Sex is a private matter to be shared in the privacy and sanctity of the marriage bed (Heb. 13:4). Sex, as God designed it, is not meant for actors who pretend (or not) that they are making “love.” The act of conjugal union is what married couples do behind closed doors, not what disciples of Jesus Christ pay money to watch on a screen the size of your house.

As I’ve said before, we have to take a hard look at what we put in front of our eyes as men and women seated in the heavenly places (Col. 3:1-2). If 50 Shades is a problem, by what standard do we give ourselves a pass on the rest of the sensuality we freely consume? To be sure, awareness of sin is not by itself the problem. The Bible is full of rank immorality. It would be simplistic and morally untenable—even unbiblical—to suggest you cannot watch sin or read about sin without sinning yourself. But the Bible never titil­lates with its description of sin. It never paints vice with virtue’s colors. It does not entertain with evil (unless to mock it). The Bible does not dull the conscience by making sin look normal and righteousness look strange.

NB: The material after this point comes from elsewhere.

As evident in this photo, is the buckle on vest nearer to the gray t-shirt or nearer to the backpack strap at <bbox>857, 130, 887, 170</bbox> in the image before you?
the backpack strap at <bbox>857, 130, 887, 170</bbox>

Christians shouldn’t try to “redeem” 50 Shades of Grey. We should not get cutesy and advertize a new sermon series on “50 Shades of Grace.” We should not give both art and holiness a bad name by thinking that somehow something as dark as 50 Shades is worth viewing or worth reviewing. According to Paul’s logic, it is possible to expose sin and keep it hidden at the same time (Eph. 5:11-12). “A good man is ashamed to speak that which many people are not ashamed to act” (Matthew Henry).

Some movies do not deserve sophisticated analysis. They deserve sober repudiation. If the church cannot extend grace to sexual sinners, we’ve lost the heart of the gospel. And if we cannot tell people to stay away from 50 Shades of Grey, we’ve lost our minds.”